Les relations entre l’Afghanistan et le Pakistan se sont de nouveau tendues vendredi, après que les autorités talibanes ont accusé Islamabad d’avoir mené des frappes aériennes sur leur territoire plus tôt cette semaine, tandis que le gouvernement pakistanais a mis en garde contre de nouvelles mesures contre les groupes militants opérant depuis l’Afghanistan.
Selon les talibans, plusieurs frappes ont visé des zones frontalières dans les provinces de Khost et Paktika, provoquant des dégâts matériels et la mort de plusieurs civils.
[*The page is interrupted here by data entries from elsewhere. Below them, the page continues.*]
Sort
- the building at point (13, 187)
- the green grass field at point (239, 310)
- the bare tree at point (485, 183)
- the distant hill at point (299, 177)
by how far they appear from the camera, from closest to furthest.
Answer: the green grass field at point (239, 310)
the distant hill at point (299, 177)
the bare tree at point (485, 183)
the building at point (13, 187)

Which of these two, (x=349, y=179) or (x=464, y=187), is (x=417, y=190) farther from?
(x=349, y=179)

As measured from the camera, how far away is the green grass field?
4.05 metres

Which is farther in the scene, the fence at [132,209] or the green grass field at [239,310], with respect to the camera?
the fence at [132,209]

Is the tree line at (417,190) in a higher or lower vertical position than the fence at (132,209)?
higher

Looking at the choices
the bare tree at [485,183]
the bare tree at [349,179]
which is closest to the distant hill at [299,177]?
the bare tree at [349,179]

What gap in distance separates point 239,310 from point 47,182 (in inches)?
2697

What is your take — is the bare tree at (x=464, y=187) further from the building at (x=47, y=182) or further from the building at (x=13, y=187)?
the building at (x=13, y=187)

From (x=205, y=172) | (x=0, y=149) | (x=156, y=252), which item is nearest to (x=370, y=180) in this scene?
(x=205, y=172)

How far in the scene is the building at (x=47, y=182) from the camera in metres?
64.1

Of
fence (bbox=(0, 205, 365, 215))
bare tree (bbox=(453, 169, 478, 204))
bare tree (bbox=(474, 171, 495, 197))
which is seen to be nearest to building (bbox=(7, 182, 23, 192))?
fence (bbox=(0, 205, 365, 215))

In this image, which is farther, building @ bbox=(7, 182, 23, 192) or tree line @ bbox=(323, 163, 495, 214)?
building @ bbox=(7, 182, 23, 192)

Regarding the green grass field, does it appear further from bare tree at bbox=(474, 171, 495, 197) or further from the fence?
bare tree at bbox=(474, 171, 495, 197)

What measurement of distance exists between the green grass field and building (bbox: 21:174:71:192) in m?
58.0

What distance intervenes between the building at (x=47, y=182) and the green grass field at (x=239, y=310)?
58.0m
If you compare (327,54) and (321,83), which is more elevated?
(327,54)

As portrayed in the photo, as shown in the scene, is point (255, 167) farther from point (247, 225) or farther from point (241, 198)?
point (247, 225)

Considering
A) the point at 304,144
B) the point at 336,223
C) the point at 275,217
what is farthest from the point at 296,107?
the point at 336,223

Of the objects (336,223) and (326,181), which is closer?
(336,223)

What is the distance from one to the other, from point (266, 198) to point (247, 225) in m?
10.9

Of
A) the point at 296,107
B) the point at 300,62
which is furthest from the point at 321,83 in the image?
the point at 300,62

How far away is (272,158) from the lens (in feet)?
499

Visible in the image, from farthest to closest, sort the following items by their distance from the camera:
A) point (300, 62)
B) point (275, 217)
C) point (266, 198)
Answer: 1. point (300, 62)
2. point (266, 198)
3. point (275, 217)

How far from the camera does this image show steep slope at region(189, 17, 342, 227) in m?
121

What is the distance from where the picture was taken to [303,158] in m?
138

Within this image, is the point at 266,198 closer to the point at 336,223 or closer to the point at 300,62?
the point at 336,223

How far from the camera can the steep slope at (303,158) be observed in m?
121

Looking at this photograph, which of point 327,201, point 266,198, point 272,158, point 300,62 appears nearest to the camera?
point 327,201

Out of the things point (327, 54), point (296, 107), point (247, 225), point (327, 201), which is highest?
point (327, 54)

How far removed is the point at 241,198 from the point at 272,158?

Kaboul a dénoncé une violation de sa souveraineté et a appelé le Pakistan à cesser ses « provocations militaires ».
De son côté, le porte-parole des forces armées pakistanaises, le général Ahmed Sharif Chaudhry, a déclaré lors d’un point de presse que le Pakistan « ne resterait pas les bras croisés » face aux attaques menées depuis l’Afghanistan par des militants du Tehrik-e-Taliban Pakistan (TTP), un groupe considéré comme responsable d’une recrudescence d’attentats sur le sol pakistanais.
Islamabad accuse depuis plusieurs mois l’administration talibane d’offrir un refuge sûr au TTP, qui partage des liens idéologiques et historiques avec les talibans afghans. Les dirigeants de Kaboul ont toujours rejeté ces accusations, affirmant qu’ils ne permettent pas à des groupes étrangers d’utiliser leur territoire pour attaquer d’autres pays.
Cette nouvelle escalade intervient alors qu’un haut responsable taliban vient d’effectuer une visite inédite en Inde, adversaire historique du Pakistan, accentuant les tensions régionales.
Les observateurs redoutent que ces incidents frontaliers ne fassent dérailler les efforts de coopération sécuritaire entre Kaboul et Islamabad, au moment où les deux pays sont confrontés à une intensification des violences jihadistes et à une crise humanitaire persistante.